**Text block**
Posted on May 5, 2017
auto premiums

The first thing you need to know about auto insurance premiums is that "premiums" is simply a fancier word for price. Auto insurance premiums represent the total price that a driver will have to pay for coverage. Depending on the company and plan, that amount could be expressed and paid either monthly, semi-annually, or annually. Simple, right?

 

Well, yes, the concept is pretty straightforward. But there is a wide range of factors that go into determining how much the premium will cost. And some of them are under the driver's control.

 

In assessing how much a premium should be, insurance companies take a thorough look at a driver's history, how often he or she will be on the road, and the type of car that is being driven. The reasoning behind this is that the price of the premium should be proportionate to how likely the driver is to require a payout from the insurer.

 

Someone with a clean driving record and safe car that does not log too many kilometres shouldn't be paying the same fees as someone with a history of speeding, a used vehicle that could be breaking down and lifestyle that features constant driving. Location factors into the price, certain areas leave drivers more susceptible to accidents, vandalism, or theft. It has nothing to do with the individual driver (beyond the fact that they chose to live where they did), but it's a red flag nonetheless.

 

Coverage options give drivers the opportunity to directly have a hand in some aspects of their premium. Since automobile liability insurance is mandatory in Canada, everybody is required to have at least a basic level of coverage, but there are lots of ways to upgrade and know that you'll be taken care of more comprehensively should something go wrong.

**Stored data**
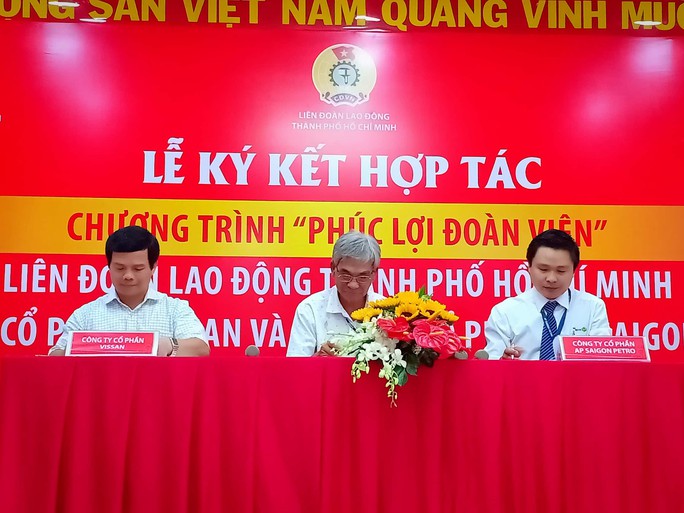 Vissan và Saigon Petro bán hàng giảm giá cho đoàn viên Công đoàn - Ảnh 3.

**What this exercise asks**
A - Answer these questions using the post about auto insurance premiums:
(i) At what intervals might a premium be expressed and paid?
(ii) What three things about a driver do insurance companies look at when setting a premium?
(iii) In which country is automobile liability insurance mandatory?
B - Carry on the post about auto insurance premiums, picking up after its final sentence.
The material has no connection to the post about auto insurance premiums.

**Answers by item**
A -
(i) Monthly, semi-annually, or annually.
(ii) The driver's history, how often he or she will be on the road, and the type of car being driven.
(iii) Canada.

B -
 

For those looking to lower their premium, one of the best ways to do that is to agree to a higher deductible. A deductible is essentially the amount one has to pay for repairs before insurance kicks in and covers the rest. Having a high deductible could be frustrating if a driver were to need coverage for many different incidents, but for a lot of drivers, the lowered premium represents greater value over time.

 

There aren't many factors affecting the price of a policy that will be totally out of the driver's control. Inflation and government regulation will factor in, but that's also the case with pretty much any consumer good or service. The major difference-maker—and to a lot of people, a highly unfair one—is age. It's a reality that certain demographics are more likely to require payouts than others. Even if a driver has a spotless record, he or she may have a premium bumped up slightly due to the demographic factor.